| Objective |
Copy out exactly the lines from the line containing "From the viewpoint" to the end of the listing.

| Given information |
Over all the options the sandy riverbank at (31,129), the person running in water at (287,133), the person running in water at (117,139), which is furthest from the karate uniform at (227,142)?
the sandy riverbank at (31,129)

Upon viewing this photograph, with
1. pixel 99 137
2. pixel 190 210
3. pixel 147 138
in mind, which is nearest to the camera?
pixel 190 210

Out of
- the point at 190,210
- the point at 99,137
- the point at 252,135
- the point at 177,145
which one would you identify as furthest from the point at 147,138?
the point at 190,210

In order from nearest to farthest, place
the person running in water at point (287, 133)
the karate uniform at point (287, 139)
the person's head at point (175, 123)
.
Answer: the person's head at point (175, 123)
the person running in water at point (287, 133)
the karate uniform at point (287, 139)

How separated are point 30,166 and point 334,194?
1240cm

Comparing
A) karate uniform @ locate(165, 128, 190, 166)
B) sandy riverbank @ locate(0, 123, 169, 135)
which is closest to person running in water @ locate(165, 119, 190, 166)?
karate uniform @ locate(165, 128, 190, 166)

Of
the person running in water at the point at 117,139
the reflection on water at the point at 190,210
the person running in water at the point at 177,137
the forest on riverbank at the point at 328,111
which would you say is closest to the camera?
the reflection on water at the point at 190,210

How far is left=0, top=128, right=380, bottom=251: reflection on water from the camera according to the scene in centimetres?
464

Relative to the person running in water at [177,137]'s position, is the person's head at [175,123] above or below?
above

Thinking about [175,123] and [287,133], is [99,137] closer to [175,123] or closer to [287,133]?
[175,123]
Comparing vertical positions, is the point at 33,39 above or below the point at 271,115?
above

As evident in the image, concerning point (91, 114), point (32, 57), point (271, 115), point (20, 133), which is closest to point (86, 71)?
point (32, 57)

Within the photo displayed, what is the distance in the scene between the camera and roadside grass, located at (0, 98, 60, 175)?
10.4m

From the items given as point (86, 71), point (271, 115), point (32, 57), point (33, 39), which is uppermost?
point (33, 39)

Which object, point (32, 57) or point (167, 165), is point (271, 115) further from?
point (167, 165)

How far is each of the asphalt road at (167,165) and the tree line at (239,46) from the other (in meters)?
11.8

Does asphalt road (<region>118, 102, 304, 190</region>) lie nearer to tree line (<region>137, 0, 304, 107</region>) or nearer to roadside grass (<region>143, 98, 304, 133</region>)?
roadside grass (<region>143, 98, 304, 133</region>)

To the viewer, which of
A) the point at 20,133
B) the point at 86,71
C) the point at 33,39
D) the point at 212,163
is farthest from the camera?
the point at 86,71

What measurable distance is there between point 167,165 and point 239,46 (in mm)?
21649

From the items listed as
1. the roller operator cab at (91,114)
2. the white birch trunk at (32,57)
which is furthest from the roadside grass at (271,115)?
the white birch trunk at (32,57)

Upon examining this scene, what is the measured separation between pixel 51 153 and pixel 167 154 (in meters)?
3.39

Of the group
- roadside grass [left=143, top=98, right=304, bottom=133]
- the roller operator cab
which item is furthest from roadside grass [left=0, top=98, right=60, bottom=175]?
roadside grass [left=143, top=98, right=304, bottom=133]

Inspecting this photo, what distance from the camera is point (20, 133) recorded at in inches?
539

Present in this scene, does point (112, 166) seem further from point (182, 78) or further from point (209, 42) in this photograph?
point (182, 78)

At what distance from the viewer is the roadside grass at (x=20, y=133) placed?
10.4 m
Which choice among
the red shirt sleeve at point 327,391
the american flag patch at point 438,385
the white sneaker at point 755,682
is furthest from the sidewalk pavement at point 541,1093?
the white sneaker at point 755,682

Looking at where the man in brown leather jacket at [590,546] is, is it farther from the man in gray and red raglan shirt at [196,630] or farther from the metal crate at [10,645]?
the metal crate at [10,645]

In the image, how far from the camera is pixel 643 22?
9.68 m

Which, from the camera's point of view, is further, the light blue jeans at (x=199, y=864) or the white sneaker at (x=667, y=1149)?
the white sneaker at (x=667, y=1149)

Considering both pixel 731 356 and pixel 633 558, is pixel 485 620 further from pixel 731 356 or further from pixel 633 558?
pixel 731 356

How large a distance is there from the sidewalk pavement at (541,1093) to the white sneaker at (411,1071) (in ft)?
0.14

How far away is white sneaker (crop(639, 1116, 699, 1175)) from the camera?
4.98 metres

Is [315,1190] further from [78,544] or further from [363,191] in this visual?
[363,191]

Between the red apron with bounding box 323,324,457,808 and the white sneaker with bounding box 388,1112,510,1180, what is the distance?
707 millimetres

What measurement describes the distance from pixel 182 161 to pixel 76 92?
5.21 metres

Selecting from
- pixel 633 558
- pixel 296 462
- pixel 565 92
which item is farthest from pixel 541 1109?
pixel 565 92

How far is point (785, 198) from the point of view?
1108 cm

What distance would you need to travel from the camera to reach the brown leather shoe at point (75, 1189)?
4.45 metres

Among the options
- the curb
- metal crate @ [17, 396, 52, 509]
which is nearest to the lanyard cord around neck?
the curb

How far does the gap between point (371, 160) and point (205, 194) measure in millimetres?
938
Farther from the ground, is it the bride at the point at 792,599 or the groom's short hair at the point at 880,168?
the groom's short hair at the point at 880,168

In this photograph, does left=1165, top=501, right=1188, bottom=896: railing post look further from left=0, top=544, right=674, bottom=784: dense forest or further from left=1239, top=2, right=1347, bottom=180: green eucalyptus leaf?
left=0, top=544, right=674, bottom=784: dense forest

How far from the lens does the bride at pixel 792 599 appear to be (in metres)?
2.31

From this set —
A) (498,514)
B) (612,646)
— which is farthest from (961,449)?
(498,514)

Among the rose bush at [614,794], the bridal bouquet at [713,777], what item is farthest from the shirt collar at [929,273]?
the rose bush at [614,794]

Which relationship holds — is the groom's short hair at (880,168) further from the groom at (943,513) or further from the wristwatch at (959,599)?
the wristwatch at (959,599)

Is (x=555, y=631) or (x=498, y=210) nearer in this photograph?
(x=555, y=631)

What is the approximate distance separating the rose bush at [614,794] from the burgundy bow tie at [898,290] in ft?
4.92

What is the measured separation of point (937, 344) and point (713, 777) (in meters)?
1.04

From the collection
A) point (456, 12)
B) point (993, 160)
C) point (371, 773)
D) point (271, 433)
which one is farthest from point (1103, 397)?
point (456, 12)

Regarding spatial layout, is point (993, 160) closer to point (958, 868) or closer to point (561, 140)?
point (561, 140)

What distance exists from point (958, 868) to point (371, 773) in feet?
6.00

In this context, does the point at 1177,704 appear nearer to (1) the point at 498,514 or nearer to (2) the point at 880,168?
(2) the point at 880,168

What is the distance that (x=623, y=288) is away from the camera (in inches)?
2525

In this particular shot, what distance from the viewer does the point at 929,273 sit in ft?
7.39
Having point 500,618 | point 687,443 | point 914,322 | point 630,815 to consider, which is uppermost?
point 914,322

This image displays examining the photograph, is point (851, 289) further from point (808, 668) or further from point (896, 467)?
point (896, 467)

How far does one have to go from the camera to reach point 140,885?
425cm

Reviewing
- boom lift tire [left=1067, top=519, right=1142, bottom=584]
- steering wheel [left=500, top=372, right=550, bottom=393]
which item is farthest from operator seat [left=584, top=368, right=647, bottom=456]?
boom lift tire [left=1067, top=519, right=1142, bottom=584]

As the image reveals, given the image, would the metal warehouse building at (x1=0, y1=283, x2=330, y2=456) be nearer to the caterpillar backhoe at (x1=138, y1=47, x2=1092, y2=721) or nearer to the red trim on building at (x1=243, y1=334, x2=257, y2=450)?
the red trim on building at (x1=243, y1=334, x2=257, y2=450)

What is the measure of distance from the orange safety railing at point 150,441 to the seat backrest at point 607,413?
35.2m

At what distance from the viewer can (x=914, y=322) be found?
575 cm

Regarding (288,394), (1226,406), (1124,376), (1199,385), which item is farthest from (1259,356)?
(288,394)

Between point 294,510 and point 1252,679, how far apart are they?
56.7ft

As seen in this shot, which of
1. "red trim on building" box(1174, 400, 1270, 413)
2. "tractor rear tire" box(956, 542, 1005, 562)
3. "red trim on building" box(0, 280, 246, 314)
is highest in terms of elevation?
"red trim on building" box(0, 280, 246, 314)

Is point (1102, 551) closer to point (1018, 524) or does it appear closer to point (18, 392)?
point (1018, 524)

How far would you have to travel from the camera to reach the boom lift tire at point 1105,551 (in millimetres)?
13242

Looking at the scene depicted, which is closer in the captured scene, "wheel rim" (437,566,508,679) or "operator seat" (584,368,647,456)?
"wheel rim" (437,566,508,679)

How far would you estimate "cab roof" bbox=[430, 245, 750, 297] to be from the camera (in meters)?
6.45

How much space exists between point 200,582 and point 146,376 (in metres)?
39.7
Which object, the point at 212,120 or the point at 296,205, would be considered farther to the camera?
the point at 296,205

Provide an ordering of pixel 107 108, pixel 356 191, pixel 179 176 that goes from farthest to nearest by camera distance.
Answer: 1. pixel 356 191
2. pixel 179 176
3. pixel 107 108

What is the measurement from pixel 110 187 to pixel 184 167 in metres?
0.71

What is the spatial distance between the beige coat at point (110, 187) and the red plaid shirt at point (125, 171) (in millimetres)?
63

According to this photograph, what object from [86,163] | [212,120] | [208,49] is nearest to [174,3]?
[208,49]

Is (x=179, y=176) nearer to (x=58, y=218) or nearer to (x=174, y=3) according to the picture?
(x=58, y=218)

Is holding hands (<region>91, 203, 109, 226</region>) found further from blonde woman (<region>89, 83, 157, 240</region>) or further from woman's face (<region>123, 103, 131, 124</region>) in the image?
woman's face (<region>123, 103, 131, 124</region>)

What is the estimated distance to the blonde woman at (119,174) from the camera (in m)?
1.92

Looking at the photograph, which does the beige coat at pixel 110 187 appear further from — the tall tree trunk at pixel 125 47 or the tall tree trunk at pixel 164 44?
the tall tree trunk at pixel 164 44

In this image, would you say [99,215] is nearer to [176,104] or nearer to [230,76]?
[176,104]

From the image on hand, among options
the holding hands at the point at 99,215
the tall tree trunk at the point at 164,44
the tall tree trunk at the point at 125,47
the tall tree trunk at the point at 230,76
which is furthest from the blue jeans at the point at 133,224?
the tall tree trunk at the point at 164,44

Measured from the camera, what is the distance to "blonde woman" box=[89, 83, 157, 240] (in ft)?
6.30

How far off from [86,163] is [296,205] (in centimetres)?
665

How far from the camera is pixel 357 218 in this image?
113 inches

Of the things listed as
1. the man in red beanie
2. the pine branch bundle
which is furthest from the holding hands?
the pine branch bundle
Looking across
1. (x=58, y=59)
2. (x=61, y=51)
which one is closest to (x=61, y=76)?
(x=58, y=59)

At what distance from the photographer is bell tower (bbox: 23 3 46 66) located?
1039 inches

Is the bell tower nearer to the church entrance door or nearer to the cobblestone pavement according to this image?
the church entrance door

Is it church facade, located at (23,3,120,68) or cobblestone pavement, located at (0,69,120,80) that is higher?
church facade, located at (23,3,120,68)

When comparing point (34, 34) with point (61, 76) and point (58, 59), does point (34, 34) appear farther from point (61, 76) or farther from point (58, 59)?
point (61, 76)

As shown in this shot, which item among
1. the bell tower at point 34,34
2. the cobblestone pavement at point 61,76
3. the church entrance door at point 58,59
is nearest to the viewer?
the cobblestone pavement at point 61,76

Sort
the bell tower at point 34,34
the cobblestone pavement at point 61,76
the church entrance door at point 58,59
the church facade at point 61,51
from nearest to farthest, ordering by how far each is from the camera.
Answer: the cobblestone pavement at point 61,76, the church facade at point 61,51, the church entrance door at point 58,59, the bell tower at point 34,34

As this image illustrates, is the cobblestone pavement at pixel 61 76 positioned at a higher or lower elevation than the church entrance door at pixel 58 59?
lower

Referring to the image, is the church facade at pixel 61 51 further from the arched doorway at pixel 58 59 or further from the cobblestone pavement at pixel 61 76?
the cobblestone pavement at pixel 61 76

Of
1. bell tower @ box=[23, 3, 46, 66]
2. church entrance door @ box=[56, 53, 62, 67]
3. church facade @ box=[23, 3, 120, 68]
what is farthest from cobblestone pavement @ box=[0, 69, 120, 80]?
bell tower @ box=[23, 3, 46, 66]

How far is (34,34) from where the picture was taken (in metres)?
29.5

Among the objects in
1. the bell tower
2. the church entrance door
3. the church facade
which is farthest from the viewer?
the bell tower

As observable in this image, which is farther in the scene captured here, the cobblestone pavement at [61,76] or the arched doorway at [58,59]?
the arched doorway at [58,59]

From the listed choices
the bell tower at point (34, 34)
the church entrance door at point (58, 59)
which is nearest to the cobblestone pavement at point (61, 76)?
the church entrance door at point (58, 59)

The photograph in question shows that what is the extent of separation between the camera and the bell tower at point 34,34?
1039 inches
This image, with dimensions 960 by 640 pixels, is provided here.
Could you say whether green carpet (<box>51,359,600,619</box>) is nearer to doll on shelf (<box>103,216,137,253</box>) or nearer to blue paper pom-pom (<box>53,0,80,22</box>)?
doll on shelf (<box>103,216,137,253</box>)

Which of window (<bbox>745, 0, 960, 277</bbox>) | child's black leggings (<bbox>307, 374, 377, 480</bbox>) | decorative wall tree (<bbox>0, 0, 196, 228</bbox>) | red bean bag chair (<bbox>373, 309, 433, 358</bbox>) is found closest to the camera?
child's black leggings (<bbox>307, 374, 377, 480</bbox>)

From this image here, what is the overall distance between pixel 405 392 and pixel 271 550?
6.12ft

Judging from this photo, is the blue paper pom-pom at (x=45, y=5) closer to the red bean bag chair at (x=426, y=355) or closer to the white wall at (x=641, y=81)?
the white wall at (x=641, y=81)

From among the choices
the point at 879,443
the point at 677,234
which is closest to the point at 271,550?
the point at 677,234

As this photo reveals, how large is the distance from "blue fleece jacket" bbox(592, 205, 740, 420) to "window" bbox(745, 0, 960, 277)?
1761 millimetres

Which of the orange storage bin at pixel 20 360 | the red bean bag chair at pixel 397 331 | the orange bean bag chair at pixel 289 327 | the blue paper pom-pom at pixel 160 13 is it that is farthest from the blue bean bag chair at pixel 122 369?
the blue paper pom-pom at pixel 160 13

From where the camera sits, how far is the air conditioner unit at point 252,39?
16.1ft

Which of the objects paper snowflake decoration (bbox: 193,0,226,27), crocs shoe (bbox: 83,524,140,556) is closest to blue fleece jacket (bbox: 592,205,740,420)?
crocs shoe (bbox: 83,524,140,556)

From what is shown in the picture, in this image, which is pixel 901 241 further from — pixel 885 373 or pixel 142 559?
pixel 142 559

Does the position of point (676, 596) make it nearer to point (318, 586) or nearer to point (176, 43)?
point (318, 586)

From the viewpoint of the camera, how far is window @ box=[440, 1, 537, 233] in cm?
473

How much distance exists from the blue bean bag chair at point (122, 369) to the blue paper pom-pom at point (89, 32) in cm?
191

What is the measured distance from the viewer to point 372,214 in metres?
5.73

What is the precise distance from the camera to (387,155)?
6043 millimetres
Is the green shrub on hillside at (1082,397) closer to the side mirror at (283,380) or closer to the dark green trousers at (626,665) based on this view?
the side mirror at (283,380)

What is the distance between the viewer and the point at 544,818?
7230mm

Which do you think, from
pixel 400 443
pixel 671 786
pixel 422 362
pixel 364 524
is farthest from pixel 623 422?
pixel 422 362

| The result |
From the viewpoint of the camera, how far is window @ box=[440, 1, 537, 233] in cm?
473

How much distance exists from the blue bean bag chair at point (122, 369) to the blue paper pom-pom at point (89, 32) in cm?
191

What is the measured distance from the viewer to point 372,214 in metres?
5.73

What is the precise distance from the camera to (387,155)?
6043 millimetres
Is the green shrub on hillside at (1082,397) closer to the side mirror at (283,380) or closer to the dark green trousers at (626,665) based on this view?
the side mirror at (283,380)

What is the distance between the viewer and the point at 544,818?
7230mm

Which do you think, from
pixel 400 443
pixel 671 786
pixel 422 362
pixel 364 524
is farthest from pixel 623 422?
pixel 422 362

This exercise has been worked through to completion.